Após ser questionado acerca da Contribuição Previdenciária na reclamação trabalhista, percebi que historicamente a Justiça do Trabalho adota o entendimento previsto no artigo 195, inciso I, alínea “a” da Constituição Federal, para determinar o recolhimento da Contribuição sem, contudo, refletir a respeito da decadência do crédito tributário, que extingue a obrigação.
A exposição abaixo tem o objetivo de advertir o contribuinte empresário e empregador, acerca do possível recolhimento indevido de contribuição previdenciária e a possibilidade de se recuperar este capital.
Por Eduardo Mauro Prates, advogado, sócio do escritório de advocacia Calandrini & Mauro Prates Advogados.
Tema: O recolhimento da contribuição previdenciária na Justiça do Trabalho. Controvérsia acerca do fato gerador da contribuição previdenciária. Lei nº 8.212 de 1991. Decadência do crédito tributário e seus efeitos. Compensação administrativa.
INTRODUÇÃO
Trata-se de ensaio acerca da decadência do crédito tributário da contribuição previdenciária, apurado em sentença de reclamação trabalhista. Ademais, da compreensão do fato gerador da obrigação tributária da contribuição previdenciária e os efeitos que sucedem desta análise.

- - -

**Requisitos do exercício:**
• a. Quais linhas das entradas contêm a palavra "does"? Devolva cada uma delas por inteiro.
• b. Retome o ensaio sobre a contribuição previdenciária na Justiça do Trabalho e dê continuidade a ele a partir da última frase apresentada.

**Dados fornecidos:**
- - -

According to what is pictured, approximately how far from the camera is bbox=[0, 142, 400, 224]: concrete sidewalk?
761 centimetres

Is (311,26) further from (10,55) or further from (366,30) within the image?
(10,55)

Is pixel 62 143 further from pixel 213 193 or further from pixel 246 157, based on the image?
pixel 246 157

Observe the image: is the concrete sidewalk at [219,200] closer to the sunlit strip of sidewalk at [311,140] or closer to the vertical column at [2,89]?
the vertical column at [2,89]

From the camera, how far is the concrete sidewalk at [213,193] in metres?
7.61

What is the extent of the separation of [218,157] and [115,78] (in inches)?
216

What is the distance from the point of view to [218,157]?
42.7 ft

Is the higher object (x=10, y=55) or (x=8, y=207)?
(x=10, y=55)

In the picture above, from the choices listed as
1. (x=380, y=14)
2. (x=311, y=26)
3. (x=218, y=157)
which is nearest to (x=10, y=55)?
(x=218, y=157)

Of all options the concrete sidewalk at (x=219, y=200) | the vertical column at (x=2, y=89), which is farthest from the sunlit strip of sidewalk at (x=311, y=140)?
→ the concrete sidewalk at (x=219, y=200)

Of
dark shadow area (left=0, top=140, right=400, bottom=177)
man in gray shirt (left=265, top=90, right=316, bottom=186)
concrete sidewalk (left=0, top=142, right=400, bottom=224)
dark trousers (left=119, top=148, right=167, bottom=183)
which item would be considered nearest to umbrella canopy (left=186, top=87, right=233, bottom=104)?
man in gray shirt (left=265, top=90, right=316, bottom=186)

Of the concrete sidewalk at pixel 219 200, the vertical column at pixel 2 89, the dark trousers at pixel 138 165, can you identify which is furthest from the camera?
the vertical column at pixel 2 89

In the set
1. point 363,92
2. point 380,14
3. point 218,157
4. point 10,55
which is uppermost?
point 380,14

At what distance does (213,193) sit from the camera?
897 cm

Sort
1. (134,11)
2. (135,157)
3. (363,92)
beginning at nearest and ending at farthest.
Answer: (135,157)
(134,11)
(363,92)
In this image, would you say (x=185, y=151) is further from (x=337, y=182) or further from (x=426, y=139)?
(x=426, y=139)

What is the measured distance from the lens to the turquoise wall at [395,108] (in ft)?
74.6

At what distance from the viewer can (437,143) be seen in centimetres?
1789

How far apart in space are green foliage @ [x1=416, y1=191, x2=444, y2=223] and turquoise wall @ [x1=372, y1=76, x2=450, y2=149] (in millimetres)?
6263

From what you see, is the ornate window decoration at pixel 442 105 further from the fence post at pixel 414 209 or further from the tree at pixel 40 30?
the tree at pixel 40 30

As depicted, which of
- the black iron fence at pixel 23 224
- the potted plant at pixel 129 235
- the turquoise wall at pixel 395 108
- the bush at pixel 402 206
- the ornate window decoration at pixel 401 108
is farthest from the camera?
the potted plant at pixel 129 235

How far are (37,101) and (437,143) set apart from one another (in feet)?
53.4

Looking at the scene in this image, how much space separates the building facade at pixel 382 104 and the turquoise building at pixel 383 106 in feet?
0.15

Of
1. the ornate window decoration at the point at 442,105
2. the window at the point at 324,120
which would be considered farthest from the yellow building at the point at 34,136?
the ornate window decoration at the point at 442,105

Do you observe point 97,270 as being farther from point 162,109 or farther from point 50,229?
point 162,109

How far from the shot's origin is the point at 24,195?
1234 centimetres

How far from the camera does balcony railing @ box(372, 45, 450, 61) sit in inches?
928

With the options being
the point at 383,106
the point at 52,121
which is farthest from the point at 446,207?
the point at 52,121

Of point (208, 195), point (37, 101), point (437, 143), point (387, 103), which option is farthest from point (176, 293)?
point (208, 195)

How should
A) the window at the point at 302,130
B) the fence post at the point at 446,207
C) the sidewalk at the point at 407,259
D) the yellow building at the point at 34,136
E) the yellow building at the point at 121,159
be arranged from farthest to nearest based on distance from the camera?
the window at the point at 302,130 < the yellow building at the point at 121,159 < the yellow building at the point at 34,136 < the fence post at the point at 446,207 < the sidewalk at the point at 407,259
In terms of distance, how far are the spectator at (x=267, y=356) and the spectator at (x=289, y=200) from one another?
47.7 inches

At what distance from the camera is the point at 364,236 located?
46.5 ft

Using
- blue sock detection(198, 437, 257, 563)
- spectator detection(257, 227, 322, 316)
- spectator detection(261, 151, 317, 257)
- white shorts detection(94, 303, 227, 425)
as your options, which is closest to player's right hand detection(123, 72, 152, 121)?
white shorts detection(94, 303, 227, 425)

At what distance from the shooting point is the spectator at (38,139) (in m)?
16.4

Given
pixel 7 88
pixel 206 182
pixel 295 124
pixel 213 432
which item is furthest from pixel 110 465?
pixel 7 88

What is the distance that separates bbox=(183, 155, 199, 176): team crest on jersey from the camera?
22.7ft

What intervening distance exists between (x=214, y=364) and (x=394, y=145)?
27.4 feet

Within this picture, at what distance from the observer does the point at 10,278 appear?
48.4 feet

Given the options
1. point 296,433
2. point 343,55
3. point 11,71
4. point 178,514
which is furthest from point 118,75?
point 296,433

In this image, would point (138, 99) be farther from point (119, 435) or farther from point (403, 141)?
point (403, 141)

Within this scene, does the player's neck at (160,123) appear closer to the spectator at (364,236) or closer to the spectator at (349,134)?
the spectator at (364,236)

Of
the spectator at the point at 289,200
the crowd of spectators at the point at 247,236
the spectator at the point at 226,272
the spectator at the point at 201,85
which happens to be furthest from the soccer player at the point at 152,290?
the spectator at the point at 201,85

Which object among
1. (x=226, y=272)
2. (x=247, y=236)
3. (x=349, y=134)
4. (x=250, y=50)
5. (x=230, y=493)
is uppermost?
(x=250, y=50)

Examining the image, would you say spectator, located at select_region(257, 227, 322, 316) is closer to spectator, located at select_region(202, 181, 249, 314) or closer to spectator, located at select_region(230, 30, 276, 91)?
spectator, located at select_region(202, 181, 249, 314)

- - -

**As respostas:**
• a.
At what distance does (213,193) sit from the camera?
How far from the camera does balcony railing @ box(372, 45, 450, 61) sit in inches?
Within this picture, at what distance from the observer does the point at 10,278 appear?
Within this scene, does the player's neck at (160,123) appear closer to the spectator at (364,236) or closer to the spectator at (349,134)?

• b.
A contribuição previdenciária é uma espécie de tributo que incide sobre o montante pago ou creditado ao trabalhador, pelo empregador, que por sua vez, é o contribuinte. A União Federal é o Ente Público competente para instituir e cobrar o tributo em questão.
Sua matriz é a Constituição Federal, que disciplina a exação especificamente nos artigos 149, 194 e 195. É a Lei ordinária nº 8.212 de 1991 que institui e ajusta dentre outros aspectos, o que motiva o presente ensaio, o fato gerador.
A controvérsia que encerra o debate ora inaugurado, reside na compreensão de que, apesar de constar no texto constitucional, na cláusula 195, I, alínea “a”, a previsão da incidência da contribuição no momento do pagamento ou creditamento do salário e demais rendimentos, além disto, a despeito de constar inclusive na Lei ordinária nº 8.212 a mesma previsão, nos artigos 11, parágrafo único, alínea “a” e 22, I, há previsão específica e diversa, que trata da apuração da contribuição quando percebida na sentença transitada em julgado de reclamação trabalhista. Tendo em vista a previsão específica da Lei nº 8.212, acerca do momento em que nasce a obrigação tributária (fato gerador), no tocante a reclamação trabalhista, deve-se observar exclusivamente a cláusula da Lei ordinária, para se constatar o momento da ocorrência do fato gerador do tributo. Veja abaixo:
Artigo 43 da Lei nº 8.212:
“Nas ações trabalhistas de que resultar o pagamento de direitos sujeitos à incidência de contribuição previdenciária, o juiz, sob pena de responsabilidade, determinará o imediato recolhimento das importâncias devidas à Seguridade Social. (Redação dada pela Lei n° 8.620, de 5.1.93)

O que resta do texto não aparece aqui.